═══ 本文

御質問のありました,コロナがITERに与える影響ですが,この瞬間もヨーロッパにおけるコロナに関する情勢が非常に不安定で,見通しが利きにくいところです。ITERの理事会が11月18日,19日にオンラインで開催される予定ですが,その場において,ITERのそれぞれの機器の調達等にどのような影響が各極で生じているのか、分析が行われる予定です。その結果を待たないと何とも申し上げられませんが,少なくとも日本が調達する機器の調達についてはほとんど影響なく進んでおり,若干,1か月ぐらいの遅れがある物品もあるようですが,概ねオンスケジュールで日本の担当部分は進んでいると言えます。
【小川主査】 ありがとうございました。
ほかにどなたか質問あるでしょうか。岡野さん,どうぞ。
【岡野主査】 岡野です。どうもありがとうございました。岩渕戦略官,念のために申し上げますが,この表の一番上のタイトルが全部,「ITER国際熱核融合実験炉」になっていますが,国際熱核融合実験炉というのはITERの正式名ではないというのは御存じの上で使っていらっしゃいますよね。
【岩渕戦略官】 はい。
【岡野主査】 概算要求用なので,前から名前を変えたくないからこうなっているだろうとは思いましたが,念のために。
【岩渕戦略官】 はい。これは財務省向けの資料として使っているものをそのまま転載しております。財務省の方に事柄が分かりやすく理解していただくため,ITERのみでなく漢字表記も説明的に加えています。
【岡野主査】 分かりました。何で聞いたかというと,今書いている本なども,本屋さんの方でわざわざこれを書いてくるので,どこに残っているのかと思って不思議に思っていましたけど,こういうところにあったのですね。それは分かりました。ありがとうございます。
【小川主査】 ありがとうございました。
ほかにどなたかいらっしゃるでしょうか。大丈夫ですね。ありがとうございました。
それでは,次に,議題2,「第25回BA運営委員会の結果について」に入ります。これも岩渕戦略官から御説明,お願いいたします。
【岩渕戦略官】 資料2を御確認ください。2ページ目,第25回BA運営委員会の概要です。今年7月にBA運営委員会を開催いたしました。これもオンラインでの開催でした。日本側は,当時の千原審議官,そして,欧州側はガリバ副総局長代行というレベルでした。主な議題としては,3つの事業に関する進捗状況の確認,ITERとBAの連携です。
その内容について,3ページ,BA運営委員会の結果概要という資料です。運営委員会においては,3つの事業に関する進捗状況確認をしています。日EU間のBA協定においては, IFMIF/EVEDA,IFERC,STPという順番で書かれており,BA運営委員会の資料は,この順番で書かれています。
それぞれ御説明すると,①番のIFMIF/EVEDAについては,これまでの進捗として,昨年7月に世界最高強度の重陽子ビームの加速に成功したことを確認した上で,BAフェーズⅡにおいては,核融合中性子源の開発のため,設計活動の検討を行うという内容です。

══════
═══ 提供資料

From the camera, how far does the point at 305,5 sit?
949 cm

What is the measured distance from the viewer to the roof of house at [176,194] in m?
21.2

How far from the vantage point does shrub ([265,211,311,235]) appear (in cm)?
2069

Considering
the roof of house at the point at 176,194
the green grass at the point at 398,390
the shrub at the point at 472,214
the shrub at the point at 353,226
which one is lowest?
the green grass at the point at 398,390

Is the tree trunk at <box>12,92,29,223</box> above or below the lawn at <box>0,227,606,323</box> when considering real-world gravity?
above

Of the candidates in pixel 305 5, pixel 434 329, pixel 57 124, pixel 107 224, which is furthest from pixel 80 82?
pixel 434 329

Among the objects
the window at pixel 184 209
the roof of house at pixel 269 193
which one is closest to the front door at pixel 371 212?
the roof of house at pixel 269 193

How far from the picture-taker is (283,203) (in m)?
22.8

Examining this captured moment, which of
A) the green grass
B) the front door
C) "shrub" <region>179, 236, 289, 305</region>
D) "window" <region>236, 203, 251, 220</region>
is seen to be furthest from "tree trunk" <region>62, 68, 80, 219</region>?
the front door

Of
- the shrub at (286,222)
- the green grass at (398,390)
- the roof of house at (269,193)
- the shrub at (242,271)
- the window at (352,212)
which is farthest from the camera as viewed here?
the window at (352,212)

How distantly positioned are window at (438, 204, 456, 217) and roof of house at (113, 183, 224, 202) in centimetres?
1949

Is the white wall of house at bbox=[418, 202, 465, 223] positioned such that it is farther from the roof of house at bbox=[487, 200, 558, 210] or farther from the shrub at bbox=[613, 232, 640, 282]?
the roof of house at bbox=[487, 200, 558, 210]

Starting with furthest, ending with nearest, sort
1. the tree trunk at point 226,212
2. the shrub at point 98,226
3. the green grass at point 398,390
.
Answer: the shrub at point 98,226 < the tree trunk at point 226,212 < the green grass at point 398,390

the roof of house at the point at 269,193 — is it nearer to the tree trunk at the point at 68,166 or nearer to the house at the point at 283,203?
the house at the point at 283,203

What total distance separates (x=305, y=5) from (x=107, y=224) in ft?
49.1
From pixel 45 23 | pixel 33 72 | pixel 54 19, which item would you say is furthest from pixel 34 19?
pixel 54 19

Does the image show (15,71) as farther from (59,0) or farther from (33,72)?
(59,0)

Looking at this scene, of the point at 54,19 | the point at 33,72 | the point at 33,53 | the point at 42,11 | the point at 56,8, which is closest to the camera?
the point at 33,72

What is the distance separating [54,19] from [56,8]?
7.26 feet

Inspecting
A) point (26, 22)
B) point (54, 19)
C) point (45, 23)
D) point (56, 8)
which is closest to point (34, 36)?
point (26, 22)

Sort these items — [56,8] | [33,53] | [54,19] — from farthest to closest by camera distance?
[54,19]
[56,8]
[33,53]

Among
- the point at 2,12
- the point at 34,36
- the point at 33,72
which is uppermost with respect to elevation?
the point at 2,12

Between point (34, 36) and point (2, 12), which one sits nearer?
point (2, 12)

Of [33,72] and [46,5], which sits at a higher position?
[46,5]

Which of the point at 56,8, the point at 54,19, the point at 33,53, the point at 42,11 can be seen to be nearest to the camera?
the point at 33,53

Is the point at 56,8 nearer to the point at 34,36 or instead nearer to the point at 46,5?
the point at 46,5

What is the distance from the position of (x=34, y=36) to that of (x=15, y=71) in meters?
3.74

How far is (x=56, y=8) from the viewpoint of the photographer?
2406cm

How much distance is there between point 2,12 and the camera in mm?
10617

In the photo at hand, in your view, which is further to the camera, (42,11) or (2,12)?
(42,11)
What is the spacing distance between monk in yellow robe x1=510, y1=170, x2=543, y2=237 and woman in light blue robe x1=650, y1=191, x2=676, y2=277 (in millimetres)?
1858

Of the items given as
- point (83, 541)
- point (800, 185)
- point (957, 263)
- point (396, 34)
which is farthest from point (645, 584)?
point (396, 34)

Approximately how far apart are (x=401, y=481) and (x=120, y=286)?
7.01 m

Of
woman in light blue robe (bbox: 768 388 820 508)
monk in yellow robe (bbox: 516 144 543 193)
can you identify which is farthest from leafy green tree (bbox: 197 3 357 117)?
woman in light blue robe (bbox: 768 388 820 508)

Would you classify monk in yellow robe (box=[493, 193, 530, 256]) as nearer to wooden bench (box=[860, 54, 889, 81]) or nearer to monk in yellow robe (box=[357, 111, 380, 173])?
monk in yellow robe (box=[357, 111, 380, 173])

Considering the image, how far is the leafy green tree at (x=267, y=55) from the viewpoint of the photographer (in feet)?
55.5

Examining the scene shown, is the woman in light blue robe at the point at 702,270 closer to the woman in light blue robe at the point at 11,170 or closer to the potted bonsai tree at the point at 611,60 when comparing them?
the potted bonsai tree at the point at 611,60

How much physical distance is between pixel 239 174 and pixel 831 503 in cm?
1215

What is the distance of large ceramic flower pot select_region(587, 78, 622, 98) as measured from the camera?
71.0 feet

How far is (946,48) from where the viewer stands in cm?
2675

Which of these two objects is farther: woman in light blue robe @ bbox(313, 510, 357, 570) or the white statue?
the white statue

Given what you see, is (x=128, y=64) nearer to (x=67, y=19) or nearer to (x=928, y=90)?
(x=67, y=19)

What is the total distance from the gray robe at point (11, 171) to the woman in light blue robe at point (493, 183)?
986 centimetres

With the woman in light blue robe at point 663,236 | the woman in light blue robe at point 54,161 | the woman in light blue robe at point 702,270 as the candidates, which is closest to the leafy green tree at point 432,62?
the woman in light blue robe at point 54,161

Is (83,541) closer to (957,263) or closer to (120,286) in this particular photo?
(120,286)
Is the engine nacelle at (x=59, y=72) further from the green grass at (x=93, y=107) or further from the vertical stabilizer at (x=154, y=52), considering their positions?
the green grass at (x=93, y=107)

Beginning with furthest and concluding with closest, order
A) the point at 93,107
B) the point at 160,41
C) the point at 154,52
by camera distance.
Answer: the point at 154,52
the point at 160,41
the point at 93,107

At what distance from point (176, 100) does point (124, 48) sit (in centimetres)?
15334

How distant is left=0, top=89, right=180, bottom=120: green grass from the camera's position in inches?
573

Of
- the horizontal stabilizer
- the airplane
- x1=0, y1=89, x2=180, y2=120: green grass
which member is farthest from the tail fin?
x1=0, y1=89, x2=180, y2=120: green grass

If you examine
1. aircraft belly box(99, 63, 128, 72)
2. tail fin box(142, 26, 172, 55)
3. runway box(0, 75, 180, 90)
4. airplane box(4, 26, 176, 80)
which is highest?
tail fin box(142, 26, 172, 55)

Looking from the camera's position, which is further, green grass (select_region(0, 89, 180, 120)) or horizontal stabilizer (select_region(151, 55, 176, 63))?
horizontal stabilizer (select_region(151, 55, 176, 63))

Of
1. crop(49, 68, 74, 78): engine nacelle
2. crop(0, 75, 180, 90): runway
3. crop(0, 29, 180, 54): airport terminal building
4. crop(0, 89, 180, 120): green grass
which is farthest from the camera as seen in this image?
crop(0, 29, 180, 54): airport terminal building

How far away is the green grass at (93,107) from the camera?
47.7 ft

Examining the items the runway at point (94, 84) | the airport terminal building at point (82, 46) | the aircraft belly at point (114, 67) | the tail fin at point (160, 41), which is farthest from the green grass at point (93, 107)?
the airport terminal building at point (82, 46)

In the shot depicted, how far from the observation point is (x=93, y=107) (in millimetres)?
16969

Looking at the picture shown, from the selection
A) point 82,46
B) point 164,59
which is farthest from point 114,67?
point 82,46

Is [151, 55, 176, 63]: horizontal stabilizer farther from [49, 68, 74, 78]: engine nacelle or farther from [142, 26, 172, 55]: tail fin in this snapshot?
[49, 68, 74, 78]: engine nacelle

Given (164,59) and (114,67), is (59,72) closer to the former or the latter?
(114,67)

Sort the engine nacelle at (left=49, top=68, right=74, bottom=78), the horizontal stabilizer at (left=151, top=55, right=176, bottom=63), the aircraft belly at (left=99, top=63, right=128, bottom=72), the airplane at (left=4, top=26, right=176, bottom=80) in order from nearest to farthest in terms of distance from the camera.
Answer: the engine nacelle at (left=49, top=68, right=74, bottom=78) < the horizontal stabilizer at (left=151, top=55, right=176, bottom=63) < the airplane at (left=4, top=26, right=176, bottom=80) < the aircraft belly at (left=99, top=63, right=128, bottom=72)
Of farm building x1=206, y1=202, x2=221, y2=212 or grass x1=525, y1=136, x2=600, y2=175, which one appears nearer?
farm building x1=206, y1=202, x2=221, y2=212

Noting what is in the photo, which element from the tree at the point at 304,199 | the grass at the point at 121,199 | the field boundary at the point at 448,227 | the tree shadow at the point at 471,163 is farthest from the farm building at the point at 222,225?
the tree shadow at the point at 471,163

══════

### 練習問題
(a) 本文によると、日EU間のBA協定にはどの事業が書かれているか。すべてを協定での記載順に挙げてください。
(b) 本文の表のタイトルに、ITERだけでなく漢字表記も加えられているのはなぜか。岩渕戦略官の説明に沿って1〜3文で述べてください。
(c) 次の(i)〜(iii)が本文と合っているかどうかを判断し、それぞれ「はい」か「いいえ」で答えてください。判断の決め手となる本文の言葉もそのまま引用してください。
(i) ITERの理事会は対面で開催される予定である。
(ii) 第25回BA運営委員会は今年7月に開催された。
(iii) 日本が調達する機器には大きな遅れが出ている。
ここに挙げた資料は、本文とは別の出典から取られたものです。

### 解答
(a) IFMIF/EVEDA、IFERC、STP

(b) この表は財務省向けの資料をそのまま転載したものです。財務省の方に事柄を分かりやすく理解してもらうため、ITERのみでなく漢字表記も説明的に加えています。

(c)
(i) いいえ。「ITERの理事会が11月18日,19日にオンラインで開催される予定です」
(ii) はい。「今年7月にBA運営委員会を開催いたしました。」
(iii) いいえ。「少なくとも日本が調達する機器の調達についてはほとんど影響なく進んでおり」